# warrantys and stuff



## njdawg (Jul 1, 2003)

I am a newbie but love the board already. Great info everywhere.

Quick scenario for you all. 

As a new owner of an Altima I wish to add a security system to my financed car. I was thinking of going to a "professional" place like Best Buy or Circuit City, where they do many, many installs a week (just like I did with my last car and what most of my friends did with no problem). The sales manager says the dealer service center should be the only place I buy one (anybody heard of "Auto-mate" brand for $275) and pay for installation!

The salesman says the basic "warranties don't cover that" spiel. (Has anybody heard of an epidemic of cars freaking out because of an alarm installation done by somebody other than a dealer? I know getting "uncle walter" or the mailman's neighbor to hook it up is risky but some of these alarm places do dozens a week! They have their technique down pat.)

And tells me that since the key has a chip, there is no real chance of theft and I should not even worry. When I ask him about the evil people who load cars on flatbeds when you are in a movie, ballpark or mall, he mentions Lo-Jack over and over.

To be totally honest, it is my car. I will be financing the thing for 5 years and an noisy obnoxious alarm will make me feel just a tad bit better when I park it in a public place . The fact they make noise if you tap them slightly might cause a good samaratin to take down a license plate from some careless driver who bumped my car or perhaps somebody has a handle on the chip key situation and the alarm is just loud and slow things down enough to give a bad guy pause. I don't know but I think I would like it more guarded.

When I brought up the idea of buying an aftermarket original Nissan Fog light kit and installing it myself (not a professional), the manager guy was cool with it, yet he gives me crap about going elsewhere for my alarm. Yet his boss wants their dealership to install an Automate (non-original Nissan parts) alarm in my car and says nothing detrimental about the warranty in regards to it. Who is full of sh*t here?

Anybody have any takes on this? 
Anybody recommend a decent alarm which has a good compatibility with a 2003 Altima?


----------



## altima25s (Feb 26, 2003)

I have the 2002 altima25s and soon as i got the car(which is financed) i went and for 3 things done to it, 1-had an alarm installed, 2- had my amp installed and 3-had the box hooked up to alarm and all done at a local car and radio place that installs hundreds a week as well as ya local best buy or circuit city. I wouldn't advise going to those places(dept store) where as kids are always hired with this "knowledge" of electrical wiring, which take it from me, isn't a good thing when u get electrical problems due to the fact that it is very costly. I take my car to the dealership from which i bought it and have yet to hear any bad news regarding my warrenty and the non-nissan installed extras. Hell i even took it to nissan and had them install a non factory spoiler on my car with brake light hook up. They had no problems with it and it didnt alter my warrenty. Dealers just want more & more $$$ and will sell water to a well if they could. It's your car. Do as you please, after all, if god forbid it got repossesed, do you think they wouldn't take it back with all modifications and jack up the price due to?


----------

**GIVEN DATA:**
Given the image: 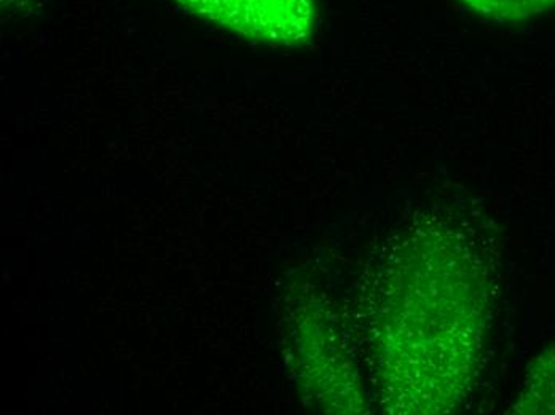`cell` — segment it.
Here are the masks:
<instances>
[{
	"instance_id": "cell-1",
	"label": "cell",
	"mask_w": 555,
	"mask_h": 415,
	"mask_svg": "<svg viewBox=\"0 0 555 415\" xmlns=\"http://www.w3.org/2000/svg\"><path fill=\"white\" fill-rule=\"evenodd\" d=\"M185 10L257 42L300 47L317 20L313 0H176Z\"/></svg>"
},
{
	"instance_id": "cell-2",
	"label": "cell",
	"mask_w": 555,
	"mask_h": 415,
	"mask_svg": "<svg viewBox=\"0 0 555 415\" xmlns=\"http://www.w3.org/2000/svg\"><path fill=\"white\" fill-rule=\"evenodd\" d=\"M473 12L500 23H517L554 9L555 0H463Z\"/></svg>"
}]
</instances>
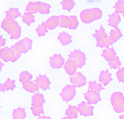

**YOUR TASKS:**
1. Copy the part of the alarm warranty thread starting at "And tells me" and ending at "it more guarded.".
2. In the alarm warranty thread, what price does njdawg give for the "Auto-mate" brand alarm?
3. Please summarize the alarm warranty thread in two sentences.
The items have nothing to do with the alarm warranty thread.

**EXERCISE RESULTS:**
1.
And tells me that since the key has a chip, there is no real chance of theft and I should not even worry. When I ask him about the evil people who load cars on flatbeds when you are in a movie, ballpark or mall, he mentions Lo-Jack over and over.

To be totally honest, it is my car. I will be financing the thing for 5 years and an noisy obnoxious alarm will make me feel just a tad bit better when I park it in a public place . The fact they make noise if you tap them slightly might cause a good samaratin to take down a license plate from some careless driver who bumped my car or perhaps somebody has a handle on the chip key situation and the alarm is just loud and slow things down enough to give a bad guy pause. I don't know but I think I would like it more guarded.

2. $275

3. A new owner of a financed Altima asks whether the dealer is right that warranties won't cover an alarm installed somewhere other than the dealer service center, and asks for an alarm that works well with a 2003 Altima. A 2002 Altima owner replies that an alarm, an amp, and a box were installed at a local car and radio shop, advises against department stores that hire kids for wiring, and says the dealership has raised no warranty problems over the non-Nissan extras.